Just a flash feedback - some ours again I could login again, but qstat gave an error message while crontab was running regularly; now qstat runs again.

Presently is running under Alebot account a IRC script only, that can be considered a test routine; have I to stop it, to make server update easier?


as you have surely noticed the toolserver is even more unstable and unreliable
than normal at the moment. The reason is that our ha-nodes are not longer
working as intended and neither Nosy nor I are able to fix this.

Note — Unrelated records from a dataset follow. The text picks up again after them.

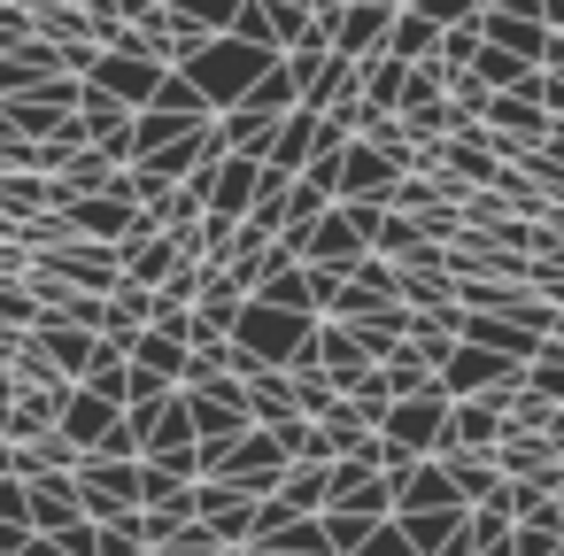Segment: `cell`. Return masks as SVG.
Returning <instances> with one entry per match:
<instances>
[{"mask_svg":"<svg viewBox=\"0 0 564 556\" xmlns=\"http://www.w3.org/2000/svg\"><path fill=\"white\" fill-rule=\"evenodd\" d=\"M271 63H279V55H263V47H248V40H232V32H225V40H202V47L178 63V78L202 94V109H209V117H225V109H240V94H248Z\"/></svg>","mask_w":564,"mask_h":556,"instance_id":"6da1fadb","label":"cell"},{"mask_svg":"<svg viewBox=\"0 0 564 556\" xmlns=\"http://www.w3.org/2000/svg\"><path fill=\"white\" fill-rule=\"evenodd\" d=\"M310 340H317V317L263 309V302H248V309H240V325H232V348H248L263 371H294V363L310 356Z\"/></svg>","mask_w":564,"mask_h":556,"instance_id":"7a4b0ae2","label":"cell"},{"mask_svg":"<svg viewBox=\"0 0 564 556\" xmlns=\"http://www.w3.org/2000/svg\"><path fill=\"white\" fill-rule=\"evenodd\" d=\"M379 440H387V448H402L410 464L441 456V448H448V394H441V386H425V394L394 402V410L379 417Z\"/></svg>","mask_w":564,"mask_h":556,"instance_id":"3957f363","label":"cell"},{"mask_svg":"<svg viewBox=\"0 0 564 556\" xmlns=\"http://www.w3.org/2000/svg\"><path fill=\"white\" fill-rule=\"evenodd\" d=\"M32 271H47L55 286L70 294H117V248H94V240H63V248H40Z\"/></svg>","mask_w":564,"mask_h":556,"instance_id":"277c9868","label":"cell"},{"mask_svg":"<svg viewBox=\"0 0 564 556\" xmlns=\"http://www.w3.org/2000/svg\"><path fill=\"white\" fill-rule=\"evenodd\" d=\"M209 479H225V487H240V494H256V502H263V494L286 479V456H279V440L256 425V433H240V440L209 464Z\"/></svg>","mask_w":564,"mask_h":556,"instance_id":"5b68a950","label":"cell"},{"mask_svg":"<svg viewBox=\"0 0 564 556\" xmlns=\"http://www.w3.org/2000/svg\"><path fill=\"white\" fill-rule=\"evenodd\" d=\"M163 78H171L163 63H148V55H132V47H101V63H94V78H86V86H101L109 101H124V109L140 117V109L155 101V86H163Z\"/></svg>","mask_w":564,"mask_h":556,"instance_id":"8992f818","label":"cell"},{"mask_svg":"<svg viewBox=\"0 0 564 556\" xmlns=\"http://www.w3.org/2000/svg\"><path fill=\"white\" fill-rule=\"evenodd\" d=\"M518 371H525V363H502L495 348L456 340V348H448V363L433 371V386H441L448 402H471V394H495V386H502V379H518Z\"/></svg>","mask_w":564,"mask_h":556,"instance_id":"52a82bcc","label":"cell"},{"mask_svg":"<svg viewBox=\"0 0 564 556\" xmlns=\"http://www.w3.org/2000/svg\"><path fill=\"white\" fill-rule=\"evenodd\" d=\"M124 425V410L117 402H101V394H86V386H70V402H63V417H55V433L78 448V464L86 456H101V440Z\"/></svg>","mask_w":564,"mask_h":556,"instance_id":"ba28073f","label":"cell"},{"mask_svg":"<svg viewBox=\"0 0 564 556\" xmlns=\"http://www.w3.org/2000/svg\"><path fill=\"white\" fill-rule=\"evenodd\" d=\"M24 517H32V533H63V525H78L86 517V502H78V479L70 471H40V479H24Z\"/></svg>","mask_w":564,"mask_h":556,"instance_id":"9c48e42d","label":"cell"},{"mask_svg":"<svg viewBox=\"0 0 564 556\" xmlns=\"http://www.w3.org/2000/svg\"><path fill=\"white\" fill-rule=\"evenodd\" d=\"M495 471H502V479H518V487H541L549 502H556V479H564V464L549 456V440H541V433H502Z\"/></svg>","mask_w":564,"mask_h":556,"instance_id":"30bf717a","label":"cell"},{"mask_svg":"<svg viewBox=\"0 0 564 556\" xmlns=\"http://www.w3.org/2000/svg\"><path fill=\"white\" fill-rule=\"evenodd\" d=\"M55 78H63V55H55L47 40H24V47L0 55V101H32V94H47Z\"/></svg>","mask_w":564,"mask_h":556,"instance_id":"8fae6325","label":"cell"},{"mask_svg":"<svg viewBox=\"0 0 564 556\" xmlns=\"http://www.w3.org/2000/svg\"><path fill=\"white\" fill-rule=\"evenodd\" d=\"M394 186H402V171L387 163V155H371L364 140H348V155H340V201H394Z\"/></svg>","mask_w":564,"mask_h":556,"instance_id":"7c38bea8","label":"cell"},{"mask_svg":"<svg viewBox=\"0 0 564 556\" xmlns=\"http://www.w3.org/2000/svg\"><path fill=\"white\" fill-rule=\"evenodd\" d=\"M310 356H317V371H325V386H333V394H356V386H364V371H371V356L348 340V325H325V317H317Z\"/></svg>","mask_w":564,"mask_h":556,"instance_id":"4fadbf2b","label":"cell"},{"mask_svg":"<svg viewBox=\"0 0 564 556\" xmlns=\"http://www.w3.org/2000/svg\"><path fill=\"white\" fill-rule=\"evenodd\" d=\"M178 255H186V248H178V232H155V240H117V279L155 294V286L171 279V263H178Z\"/></svg>","mask_w":564,"mask_h":556,"instance_id":"5bb4252c","label":"cell"},{"mask_svg":"<svg viewBox=\"0 0 564 556\" xmlns=\"http://www.w3.org/2000/svg\"><path fill=\"white\" fill-rule=\"evenodd\" d=\"M425 510H464L456 502V487H448V471L425 456V464H410L402 479H394V517H425Z\"/></svg>","mask_w":564,"mask_h":556,"instance_id":"9a60e30c","label":"cell"},{"mask_svg":"<svg viewBox=\"0 0 564 556\" xmlns=\"http://www.w3.org/2000/svg\"><path fill=\"white\" fill-rule=\"evenodd\" d=\"M32 217H55V178L47 171H0V225H32Z\"/></svg>","mask_w":564,"mask_h":556,"instance_id":"2e32d148","label":"cell"},{"mask_svg":"<svg viewBox=\"0 0 564 556\" xmlns=\"http://www.w3.org/2000/svg\"><path fill=\"white\" fill-rule=\"evenodd\" d=\"M387 24H394V9L348 0V9H340V32H333V55H340V63H364V55H379V47H387Z\"/></svg>","mask_w":564,"mask_h":556,"instance_id":"e0dca14e","label":"cell"},{"mask_svg":"<svg viewBox=\"0 0 564 556\" xmlns=\"http://www.w3.org/2000/svg\"><path fill=\"white\" fill-rule=\"evenodd\" d=\"M317 140H325V117L317 109H294L279 132H271V155H263V171H279V178H294L310 155H317Z\"/></svg>","mask_w":564,"mask_h":556,"instance_id":"ac0fdd59","label":"cell"},{"mask_svg":"<svg viewBox=\"0 0 564 556\" xmlns=\"http://www.w3.org/2000/svg\"><path fill=\"white\" fill-rule=\"evenodd\" d=\"M32 340H40V356L55 363V379H70V386L86 379V363H94V348H101L94 332H78V325H55V317H40V325H32Z\"/></svg>","mask_w":564,"mask_h":556,"instance_id":"d6986e66","label":"cell"},{"mask_svg":"<svg viewBox=\"0 0 564 556\" xmlns=\"http://www.w3.org/2000/svg\"><path fill=\"white\" fill-rule=\"evenodd\" d=\"M333 325V317H325ZM402 332H410V309L402 302H387V309H364V317H348V340L371 356V363H387L394 348H402Z\"/></svg>","mask_w":564,"mask_h":556,"instance_id":"ffe728a7","label":"cell"},{"mask_svg":"<svg viewBox=\"0 0 564 556\" xmlns=\"http://www.w3.org/2000/svg\"><path fill=\"white\" fill-rule=\"evenodd\" d=\"M240 394H248V417L271 433V425H286V417H302L294 410V379L286 371H256V379H240Z\"/></svg>","mask_w":564,"mask_h":556,"instance_id":"44dd1931","label":"cell"},{"mask_svg":"<svg viewBox=\"0 0 564 556\" xmlns=\"http://www.w3.org/2000/svg\"><path fill=\"white\" fill-rule=\"evenodd\" d=\"M433 464L448 471V487H456V502H464V510H479V502L495 494V479H502V471H495V456H464V448H448V456H433Z\"/></svg>","mask_w":564,"mask_h":556,"instance_id":"7402d4cb","label":"cell"},{"mask_svg":"<svg viewBox=\"0 0 564 556\" xmlns=\"http://www.w3.org/2000/svg\"><path fill=\"white\" fill-rule=\"evenodd\" d=\"M387 55L417 70V63H433V55H441V32H433L417 9H394V24H387Z\"/></svg>","mask_w":564,"mask_h":556,"instance_id":"603a6c76","label":"cell"},{"mask_svg":"<svg viewBox=\"0 0 564 556\" xmlns=\"http://www.w3.org/2000/svg\"><path fill=\"white\" fill-rule=\"evenodd\" d=\"M271 502H286V517H325V464H286Z\"/></svg>","mask_w":564,"mask_h":556,"instance_id":"cb8c5ba5","label":"cell"},{"mask_svg":"<svg viewBox=\"0 0 564 556\" xmlns=\"http://www.w3.org/2000/svg\"><path fill=\"white\" fill-rule=\"evenodd\" d=\"M240 309H248V294H240L225 271H209V286H202V302H194V325H209V332H225V340H232Z\"/></svg>","mask_w":564,"mask_h":556,"instance_id":"d4e9b609","label":"cell"},{"mask_svg":"<svg viewBox=\"0 0 564 556\" xmlns=\"http://www.w3.org/2000/svg\"><path fill=\"white\" fill-rule=\"evenodd\" d=\"M78 386H86V394H101V402H117V410H124V402H132V363H124V348H109V340H101V348H94V363H86V379H78Z\"/></svg>","mask_w":564,"mask_h":556,"instance_id":"484cf974","label":"cell"},{"mask_svg":"<svg viewBox=\"0 0 564 556\" xmlns=\"http://www.w3.org/2000/svg\"><path fill=\"white\" fill-rule=\"evenodd\" d=\"M387 209H394V217H410V225H433V217H448L456 201H448V186H441V178H402Z\"/></svg>","mask_w":564,"mask_h":556,"instance_id":"4316f807","label":"cell"},{"mask_svg":"<svg viewBox=\"0 0 564 556\" xmlns=\"http://www.w3.org/2000/svg\"><path fill=\"white\" fill-rule=\"evenodd\" d=\"M248 302H263V309H294V317H317V302H310V271L302 263H286V271H271Z\"/></svg>","mask_w":564,"mask_h":556,"instance_id":"83f0119b","label":"cell"},{"mask_svg":"<svg viewBox=\"0 0 564 556\" xmlns=\"http://www.w3.org/2000/svg\"><path fill=\"white\" fill-rule=\"evenodd\" d=\"M310 425H317V440H325V464H333V456H356V448L371 440V425H364L348 402H333V410H325V417H310Z\"/></svg>","mask_w":564,"mask_h":556,"instance_id":"f1b7e54d","label":"cell"},{"mask_svg":"<svg viewBox=\"0 0 564 556\" xmlns=\"http://www.w3.org/2000/svg\"><path fill=\"white\" fill-rule=\"evenodd\" d=\"M340 101H356V63H340V55H325V70H317V86L302 94V109H317V117H333Z\"/></svg>","mask_w":564,"mask_h":556,"instance_id":"f546056e","label":"cell"},{"mask_svg":"<svg viewBox=\"0 0 564 556\" xmlns=\"http://www.w3.org/2000/svg\"><path fill=\"white\" fill-rule=\"evenodd\" d=\"M379 379H387V394H394V402H410V394H425V386H433V363H425V356L402 340V348L379 363Z\"/></svg>","mask_w":564,"mask_h":556,"instance_id":"4dcf8cb0","label":"cell"},{"mask_svg":"<svg viewBox=\"0 0 564 556\" xmlns=\"http://www.w3.org/2000/svg\"><path fill=\"white\" fill-rule=\"evenodd\" d=\"M163 9H171L178 24H194L202 40H225V32H232V17H240V0H163Z\"/></svg>","mask_w":564,"mask_h":556,"instance_id":"1f68e13d","label":"cell"},{"mask_svg":"<svg viewBox=\"0 0 564 556\" xmlns=\"http://www.w3.org/2000/svg\"><path fill=\"white\" fill-rule=\"evenodd\" d=\"M456 517H464V510H425V517H394V525H402V541H410L417 556H441L448 533H456Z\"/></svg>","mask_w":564,"mask_h":556,"instance_id":"d6a6232c","label":"cell"},{"mask_svg":"<svg viewBox=\"0 0 564 556\" xmlns=\"http://www.w3.org/2000/svg\"><path fill=\"white\" fill-rule=\"evenodd\" d=\"M479 63V24H456V32H441V55H433V70H441V94H448V78L456 70H471Z\"/></svg>","mask_w":564,"mask_h":556,"instance_id":"836d02e7","label":"cell"},{"mask_svg":"<svg viewBox=\"0 0 564 556\" xmlns=\"http://www.w3.org/2000/svg\"><path fill=\"white\" fill-rule=\"evenodd\" d=\"M525 386H533L541 402H564V348H556V340H541V348H533V363H525Z\"/></svg>","mask_w":564,"mask_h":556,"instance_id":"e575fe53","label":"cell"},{"mask_svg":"<svg viewBox=\"0 0 564 556\" xmlns=\"http://www.w3.org/2000/svg\"><path fill=\"white\" fill-rule=\"evenodd\" d=\"M148 109H163V117H186V124H209V109H202V94H194V86H186L178 70H171V78L155 86V101H148Z\"/></svg>","mask_w":564,"mask_h":556,"instance_id":"d590c367","label":"cell"},{"mask_svg":"<svg viewBox=\"0 0 564 556\" xmlns=\"http://www.w3.org/2000/svg\"><path fill=\"white\" fill-rule=\"evenodd\" d=\"M32 325H40V302H32V286L0 279V332H32Z\"/></svg>","mask_w":564,"mask_h":556,"instance_id":"8d00e7d4","label":"cell"},{"mask_svg":"<svg viewBox=\"0 0 564 556\" xmlns=\"http://www.w3.org/2000/svg\"><path fill=\"white\" fill-rule=\"evenodd\" d=\"M410 9L433 24V32H456V24H479V9L471 0H410Z\"/></svg>","mask_w":564,"mask_h":556,"instance_id":"74e56055","label":"cell"},{"mask_svg":"<svg viewBox=\"0 0 564 556\" xmlns=\"http://www.w3.org/2000/svg\"><path fill=\"white\" fill-rule=\"evenodd\" d=\"M348 286H364V294H379V302H394V263H387V255H364V263L348 271Z\"/></svg>","mask_w":564,"mask_h":556,"instance_id":"f35d334b","label":"cell"},{"mask_svg":"<svg viewBox=\"0 0 564 556\" xmlns=\"http://www.w3.org/2000/svg\"><path fill=\"white\" fill-rule=\"evenodd\" d=\"M94 556H148V541L117 517V525H94Z\"/></svg>","mask_w":564,"mask_h":556,"instance_id":"ab89813d","label":"cell"},{"mask_svg":"<svg viewBox=\"0 0 564 556\" xmlns=\"http://www.w3.org/2000/svg\"><path fill=\"white\" fill-rule=\"evenodd\" d=\"M155 556H217V533H209V525H178Z\"/></svg>","mask_w":564,"mask_h":556,"instance_id":"60d3db41","label":"cell"},{"mask_svg":"<svg viewBox=\"0 0 564 556\" xmlns=\"http://www.w3.org/2000/svg\"><path fill=\"white\" fill-rule=\"evenodd\" d=\"M356 556H417V548L402 541V525H394V517H379V525L364 533V548H356Z\"/></svg>","mask_w":564,"mask_h":556,"instance_id":"b9f144b4","label":"cell"},{"mask_svg":"<svg viewBox=\"0 0 564 556\" xmlns=\"http://www.w3.org/2000/svg\"><path fill=\"white\" fill-rule=\"evenodd\" d=\"M0 279H32V248H17V232H0Z\"/></svg>","mask_w":564,"mask_h":556,"instance_id":"7bdbcfd3","label":"cell"},{"mask_svg":"<svg viewBox=\"0 0 564 556\" xmlns=\"http://www.w3.org/2000/svg\"><path fill=\"white\" fill-rule=\"evenodd\" d=\"M0 525H32L24 517V479H9V471H0Z\"/></svg>","mask_w":564,"mask_h":556,"instance_id":"ee69618b","label":"cell"},{"mask_svg":"<svg viewBox=\"0 0 564 556\" xmlns=\"http://www.w3.org/2000/svg\"><path fill=\"white\" fill-rule=\"evenodd\" d=\"M24 40H32V24L9 9V0H0V55H9V47H24Z\"/></svg>","mask_w":564,"mask_h":556,"instance_id":"f6af8a7d","label":"cell"},{"mask_svg":"<svg viewBox=\"0 0 564 556\" xmlns=\"http://www.w3.org/2000/svg\"><path fill=\"white\" fill-rule=\"evenodd\" d=\"M441 556H479V525H471V510L456 517V533H448V548Z\"/></svg>","mask_w":564,"mask_h":556,"instance_id":"bcb514c9","label":"cell"},{"mask_svg":"<svg viewBox=\"0 0 564 556\" xmlns=\"http://www.w3.org/2000/svg\"><path fill=\"white\" fill-rule=\"evenodd\" d=\"M541 440H549V456H556V464H564V410H556V417H549V433H541Z\"/></svg>","mask_w":564,"mask_h":556,"instance_id":"7dc6e473","label":"cell"},{"mask_svg":"<svg viewBox=\"0 0 564 556\" xmlns=\"http://www.w3.org/2000/svg\"><path fill=\"white\" fill-rule=\"evenodd\" d=\"M549 340H556V348H564V309H556V325H549Z\"/></svg>","mask_w":564,"mask_h":556,"instance_id":"c3c4849f","label":"cell"},{"mask_svg":"<svg viewBox=\"0 0 564 556\" xmlns=\"http://www.w3.org/2000/svg\"><path fill=\"white\" fill-rule=\"evenodd\" d=\"M217 556H256V548H217Z\"/></svg>","mask_w":564,"mask_h":556,"instance_id":"681fc988","label":"cell"},{"mask_svg":"<svg viewBox=\"0 0 564 556\" xmlns=\"http://www.w3.org/2000/svg\"><path fill=\"white\" fill-rule=\"evenodd\" d=\"M394 9H410V0H394Z\"/></svg>","mask_w":564,"mask_h":556,"instance_id":"f907efd6","label":"cell"},{"mask_svg":"<svg viewBox=\"0 0 564 556\" xmlns=\"http://www.w3.org/2000/svg\"><path fill=\"white\" fill-rule=\"evenodd\" d=\"M148 556H155V548H148Z\"/></svg>","mask_w":564,"mask_h":556,"instance_id":"816d5d0a","label":"cell"},{"mask_svg":"<svg viewBox=\"0 0 564 556\" xmlns=\"http://www.w3.org/2000/svg\"><path fill=\"white\" fill-rule=\"evenodd\" d=\"M556 556H564V548H556Z\"/></svg>","mask_w":564,"mask_h":556,"instance_id":"f5cc1de1","label":"cell"}]
</instances>
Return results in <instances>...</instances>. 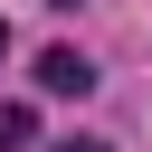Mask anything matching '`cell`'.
Returning <instances> with one entry per match:
<instances>
[{
	"instance_id": "6da1fadb",
	"label": "cell",
	"mask_w": 152,
	"mask_h": 152,
	"mask_svg": "<svg viewBox=\"0 0 152 152\" xmlns=\"http://www.w3.org/2000/svg\"><path fill=\"white\" fill-rule=\"evenodd\" d=\"M38 86H48V95H95V66H86L76 48H48V57H38Z\"/></svg>"
},
{
	"instance_id": "7a4b0ae2",
	"label": "cell",
	"mask_w": 152,
	"mask_h": 152,
	"mask_svg": "<svg viewBox=\"0 0 152 152\" xmlns=\"http://www.w3.org/2000/svg\"><path fill=\"white\" fill-rule=\"evenodd\" d=\"M28 133H38V114H28V104H0V152H19Z\"/></svg>"
},
{
	"instance_id": "3957f363",
	"label": "cell",
	"mask_w": 152,
	"mask_h": 152,
	"mask_svg": "<svg viewBox=\"0 0 152 152\" xmlns=\"http://www.w3.org/2000/svg\"><path fill=\"white\" fill-rule=\"evenodd\" d=\"M57 152H104V142H57Z\"/></svg>"
},
{
	"instance_id": "277c9868",
	"label": "cell",
	"mask_w": 152,
	"mask_h": 152,
	"mask_svg": "<svg viewBox=\"0 0 152 152\" xmlns=\"http://www.w3.org/2000/svg\"><path fill=\"white\" fill-rule=\"evenodd\" d=\"M0 48H10V28H0Z\"/></svg>"
}]
</instances>
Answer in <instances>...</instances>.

A quick word was ha-nodes are: The "ha" stands for "high available" and we
have 2 servers for that. Some services at the toolserver are so important that
a downtime is unacceptable (like /home, LDAP or the DNS) and for this reasons
these services life at the ha-nodes. If one server goes down or crashes then
the other can continue to operate all services with no or little interruption
time and without working by a root. That worked great as long as River was
here and not-so-good in the last months, but now it is totally broken.
The problem is that both ha-nodes run Solaris and all roots are no Solaris-
experts what makes it hard for us to find errors or in this case impossible. We
have setup a very ugly workaround, but it is not stable and so the downtime of
important services cause downtime for the hole toolserver and more work for
the roots.

We can only think of one solution: Replacing the solaris at the ha-nodes with
linux. But this can not start before Friday and it will take some time until
everything is moved over. It will also cause some hours of complete downtime
while /home is copied (we will separately announce this). In best case when
Whitsun is over everything will be working again, in worst case it will need 2
weeks (I will be away between 21 and 26 for the general meeting of WMDE).
The repairing of the ha-nodes has top priority, so everything else will be
delayed (linux-update, database-reimports, account-creation (for VERY
important ones send me a mail), etc.).